Strategies for Teachers of Asperger's Students
Since many teachers fail to grasp the concept that the Asperger's syndrome student is laboring under a handicap, they tend to overlook the special needs of the individual. Asperger's syndrome can often be hidden beneath a guise of average to above average IQ scores, causing teachers to underestimate the severity of the disorder. Therefore, the first step in finding an effective strategy is to educate teachers about Asperger's syndrome and what it entails.

Secondly, many sufferers of Asperger's syndrome suffer from teasing and bullying, due to their lack of empathy and social skills. For these students, being in a normal, socially interactive classroom can be overwhelming. It often works out best for both teacher and student to be in an environment where there is very little social interaction with other students.

Another important strategy is to make the student feel secure. Although an Asperger's syndrome student might have difficulty reading and reacting to social signals, the student is well aware of his own emotions, and frequently finds himself under a great deal of stress when trying to deal with both teachers and students. By understanding and acknowledging the limitations of the Asperger's syndrome student, the teacher can create a safe environment for learning.

If possible, it would be best for the Asperger's syndrome student to have some sort of structure within the dynamic environment of the education system. By maintaining one area of consistency, such as with one particular teacher or teacher's aide, the student will feel somewhat more secure in dealing with those areas outside of her control.

By working to make the student feel as secure and safe as possible, the teacher will be able to form a bond of trust, a strategy that will greatly enhance the likelihood of success in dealing with the Asperger's syndrome student.

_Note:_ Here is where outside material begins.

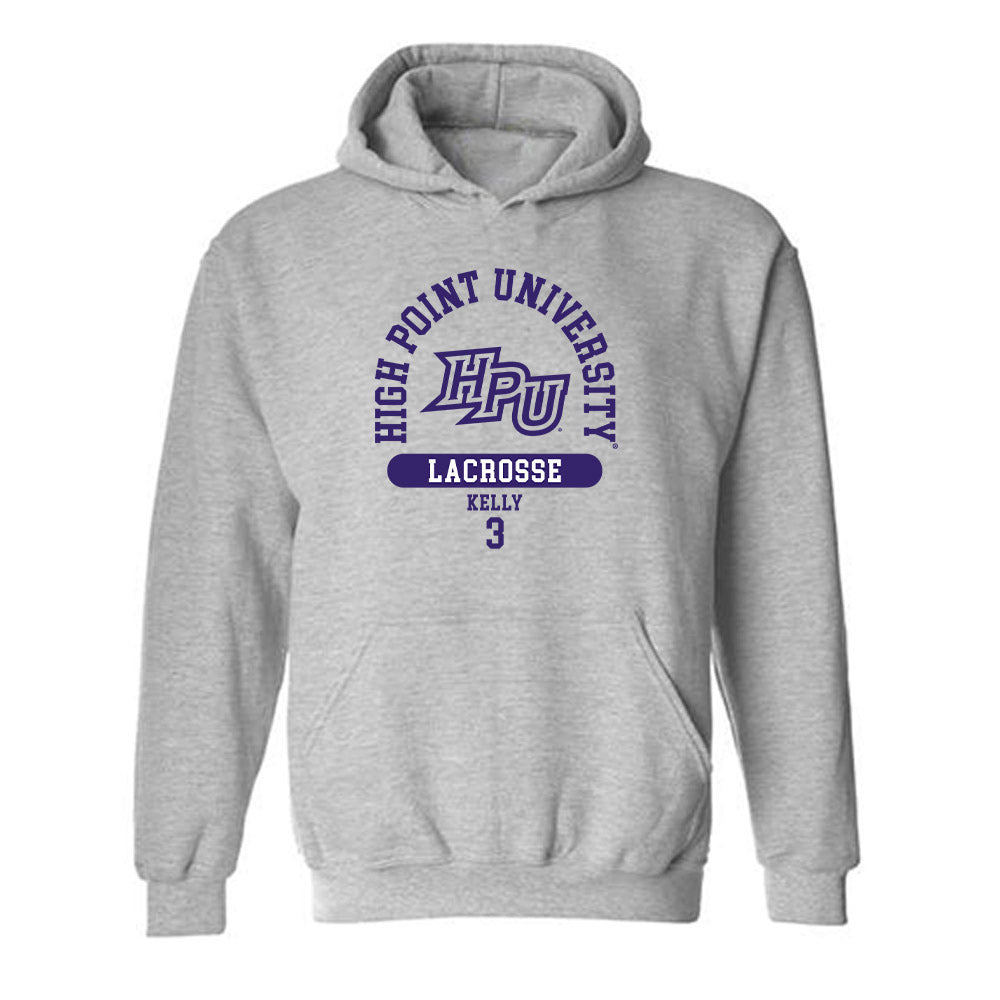 High Point - NCAA Women's Lacrosse : Mairin Kelly - Hooded Sweatshirt-0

Many students with Asperger's syndrome have one or two areas they are particularly fascinated with. If a teacher finds a way to combine the curriculum with whatever area the student is interested in, she greatly increases the likelihood of a successful interaction. For example, if a student is interested in trains, finding a way to tie in math skills with trains can help the student maintain a higher level of interest.

Since many Asperger's syndrome students have never learned how to "read" facial expressions, it helps to work with them using photographs and flash cards to identify signs of exasperation or anger. This will help them "read" some of the other students--as well as others outside the classroom environment.